Yorkshire terrier Hündin und amerikan Akita Hündin?

6 Antworten

Älterer Hund erzieht sich immer den jüngeren Hund und da ist die Größe uninteressant. Wenn sie ihn nicht Massregeln würde, dann hättet ihr ein Problem an der Hand. (Ich dachte du hättest dich informiert?)

Allerdings weiss ich nicht wie jemand auf die Idee kommt zwei so unterschiedliche Hunde zu haben.

Der eine braucht endlos Arbeit und Auslastung, der andere braucht viel weniger. Zumindest kenne ich keine Yorkies die echte Arbeitstiere wären.

Klar kommt dein Welpe jetzt noch gut mit den Kindern aus, auch das wäre witzig, wenn ein Welpe da Probleme machen würde. Auch hören Welpen oft ganz selbstverständlich schon mal, das hat aber nichts mit Erziehung zu tun sondern liegt noch wahnsinnig viel am Welpenautomatismus.

Ich weiss nicht wie du deine Infos über die Hunde gesammelt hast, aber für mich gehören die alle nicht in normale Familienhände, das sind keine Hunde die einfach nur neben her laufen, das sind richtig schwierige Hunde. Hier bei uns läuft keiner der Atikas oder Shibas ohne Leine rum, schade eigendlich wenn man seinem Hund so gar nicht vertrauen kann.

Das weiß ich auch das der ältere Hund sich den jüngeren Hund maßregelt. Das ist auch gut so nur was ist, wenn sie älter sind?

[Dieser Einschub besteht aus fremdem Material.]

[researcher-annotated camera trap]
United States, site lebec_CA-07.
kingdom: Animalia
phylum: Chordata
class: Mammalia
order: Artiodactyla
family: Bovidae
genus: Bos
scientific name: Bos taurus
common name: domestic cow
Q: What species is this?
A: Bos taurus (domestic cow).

Wir sind viel unterwegs generell auch viel in der natur. Sicher fur unsere yirki dame reicht unser großer Garten zehn mal um sich auszutoben. Doch den akita können nen wir eben viel auslauf und Beschäftigung bieten. Wir wohnen an einem waldgrundstück und sind auch so generell viel draußen.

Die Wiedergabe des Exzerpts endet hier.